While the ostensibly secular national government has shown a lukewarm response towards the anti-homosexual content in recent Islamic legal discourse with a wait and see policy, both nominally religious and devout Muslims queers remain in an awkward state of prolonged suspension. Human rights advocates and local LGBTIQ activists have repeatedly warned of the possibility for these hostile Islamic legal pronouncements to expand their impact more broadly. In the context of the bylaw in Aceh, activists fear that other conservative provinces will follow suit if the national government does not step in and overturn the law. (Advocate.com, 05/10/2014) Commentators have also warned that statements produced by such an established organisation as the MUI can potentially encourage radical forces to take matters into their own hands, with severely detrimental impacts on sexual minorities (Jakarta Globe, 15/03/2015).

> **To do**:
Answer these questions about the passage on anti-homosexual Islamic legal rulings in Indonesia:
1. What kind of policy has the national government taken toward this content?
2. What do activists fear will happen if the national government does not overturn the bylaw in Aceh?
3. Which organization's statements could encourage radical forces, according to commentators?

> **Raw data**:
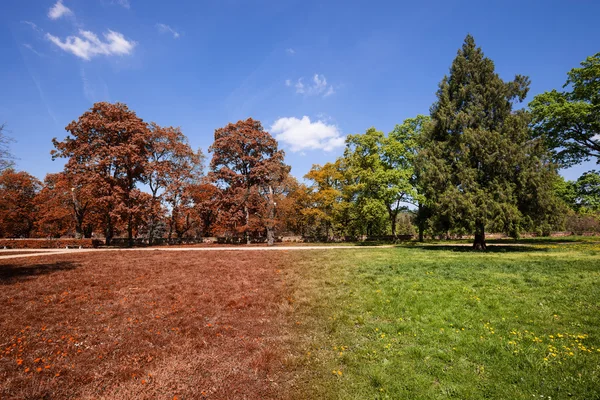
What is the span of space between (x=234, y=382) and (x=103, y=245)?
135ft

> **Written solution**:
1. A wait and see policy.
2. Other conservative provinces will follow suit.
3. The MUI.